▶ _Фрагмент документа_:

◇ ◇ ◇ ◇

Оглавление


Глава семнадцатая


ТРЕТИЙ СПОР
 
[Струве-Булгаков – Туган-Барановский
против Воронцова – Николая-она.]
 

Глава восемнадцатая
 
ПРОБЛЕМА В НОВОМ ИЗДАНИИ

В совершенно иных исторических рамках, чем первые две, разыгралась третья контроверза по вопросу о капиталистическом накоплении. На этот раз действие происходило в период от начала 80-х до середины 90-х годов; ареной была Россия. Капиталистическое развитие в Западной Европе к тому времени уже достигло степени зрелости. Былая розовая концепция классиков Смита-Рикардо, относящаяся к эпохе, когда буржуазное общество переживало еще начальные стадии развития, давным давно сошла со сцены. Небеспристрастный оптимизм вульгарноманчестерского учения о гармонии также замолк под влиянием потрясающего впечатления мирового краха 70-х годов и могучих ударов грозной классовой борьбы, которая, начиная с 60-х годов, разгоралась во всех капиталистических странах. Даже от покрытых социал-реформаторскими заплатами гармоний, которые пользовались широкой известностью в Германии еще в начале 80-х годов, вскоре осталось лишь одно похмелье; 12-летний период испытания, период исключительного закона против социал-де-

185


мократии, вызвал грозное отрезвление; он окончательно сорвал все покровы с «гармоний» и показал голую действительность капиталистических противоречий во всей их наготе. С тех пор оптимизм был еще возможен лишь в лагере восходящего рабочего класса и его теоретических вождей. Это был, конечно, не оптимизм по отношению к естественно или искусственно установленному внутреннему равновесию капиталистического хозяйства и его вечному бытию, а оптимизм в том смысле, что вызванное капиталистическим хозяйством могущественное развитие производительных сил как раз благодаря его внутренним противоречиям является прекрасной исторической почвой для прогрессивного развития общества по направлению к новым экономическим и социальным формам. Отрицательная, понижательная тенденция первого периода капитализма, которую некогда только и видел Сисмонди и которую еще Родбертус наблюдал в 40-х и 50-х годах, сменилась теперь повышательной тенденцией, полной надежд победоносной борьбой рабочего класса в его политическом и профессиональном движении.

◇ ◇ ◇ ◇

▶ _Предоставленные данные_:
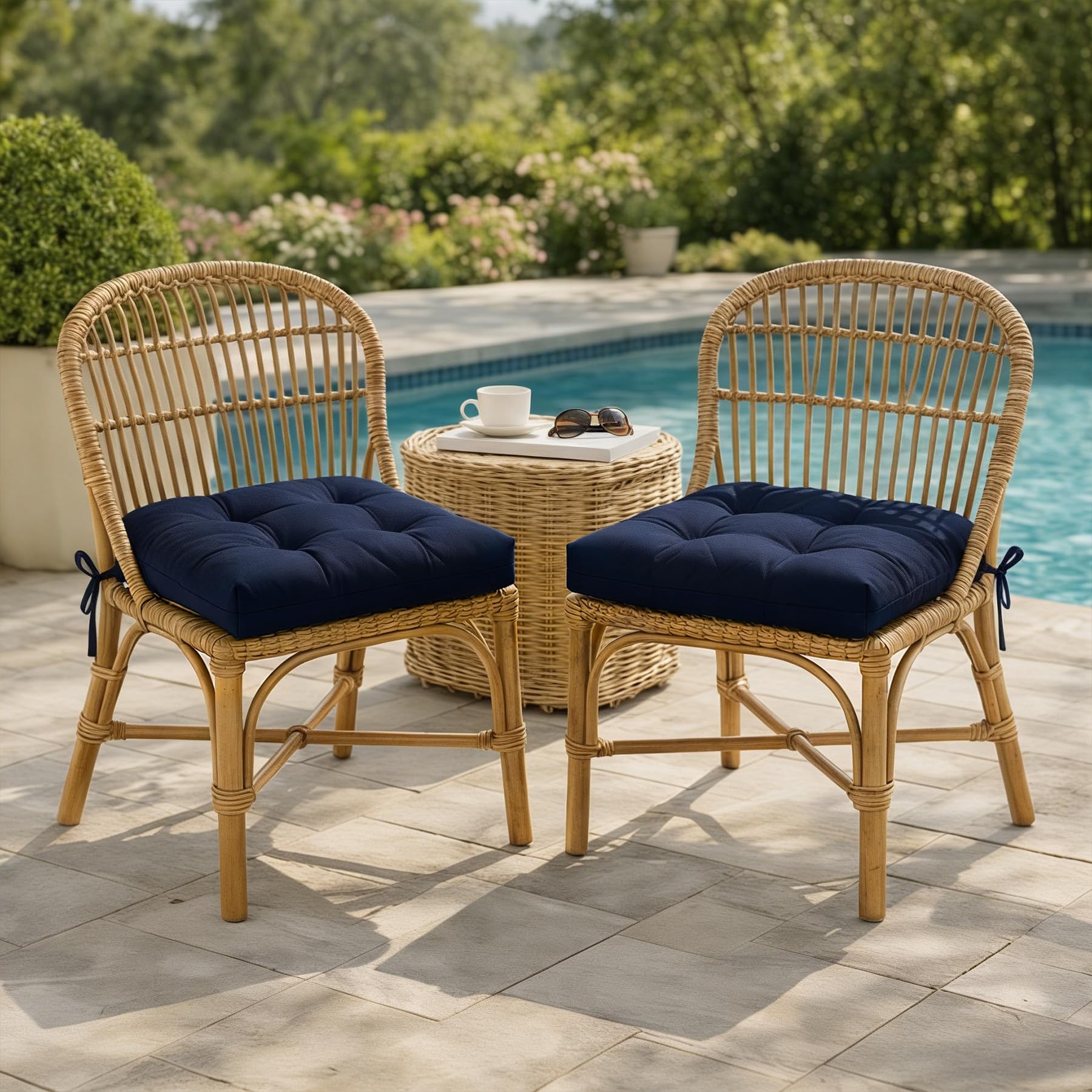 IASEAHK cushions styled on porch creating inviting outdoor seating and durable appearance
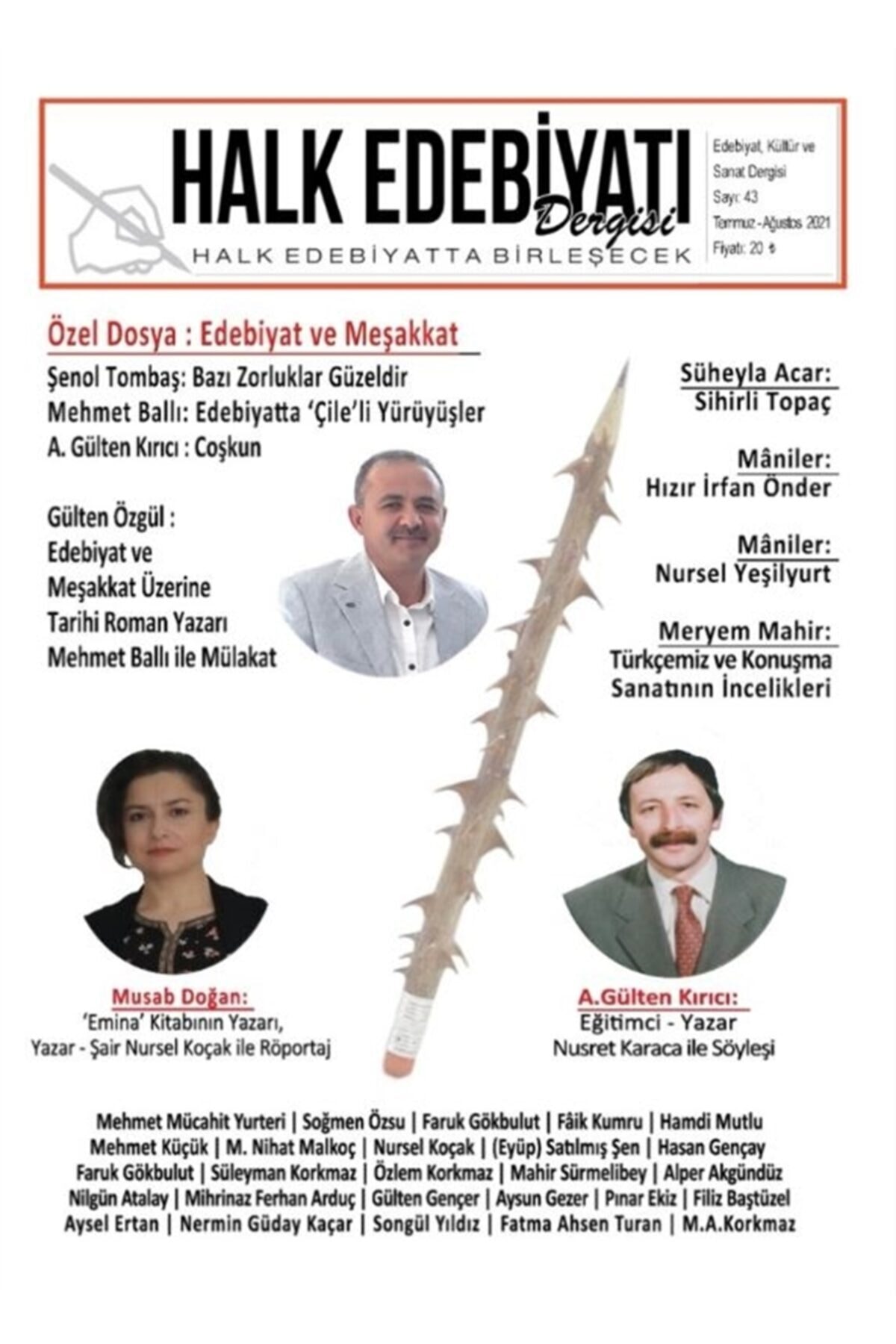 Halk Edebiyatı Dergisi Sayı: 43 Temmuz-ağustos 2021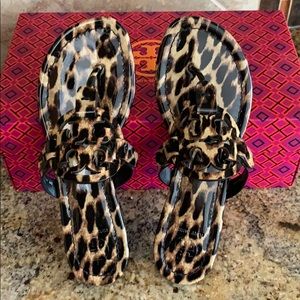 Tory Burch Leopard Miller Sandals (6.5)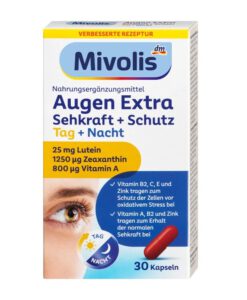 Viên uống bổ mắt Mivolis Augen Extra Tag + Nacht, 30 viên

◇ ◇ ◇ ◇

▶ _Список заданий_:
(1) Сократите абзац фрагмента, который начинается словами «В совершенно иных исторических рамках». Основные факты должны сохраниться.
(2) Ответьте по фрагменту на вопросы:
(a) В какой стране происходил третий спор?
(b) Против кого был направлен закон, действовавший в 12-летний период испытания?
(c) В какие годы Родбертус еще наблюдал понижательную тенденцию?

▶ _Ответы к заданиям_:
(1) Третий спор о капиталистическом накоплении шел в России с начала 80-х до середины 90-х годов. К этому времени капитализм в Западной Европе уже достиг зрелости. Концепция классиков Смита-Рикардо давно сошла со сцены. Оптимистическое учение о гармонии замолкло после мирового краха 70-х годов и под ударами классовой борьбы, которая разгоралась с 60-х годов. Социал-реформаторские «гармонии» в Германии не выдержали 12-летнего периода исключительного закона против социал-демократии. Этот период обнажил противоречия капитализма. С тех пор оптимизм оставался лишь у восходящего рабочего класса и его теоретических вождей. Это была не вера в равновесие и вечность капиталистического хозяйства. Это была уверенность, что рост производительных сил благодаря его внутренним противоречиям готовит почву для перехода к новым экономическим и социальным формам. Понижательную тенденцию раннего капитализма, которую видели Сисмонди и Родбертус, сменила повышательная: победоносная борьба рабочего класса в политическом и профессиональном движении.

(2)
(a) В России.
(b) Против социал-демократии.
(c) В 40-х и 50-х годах.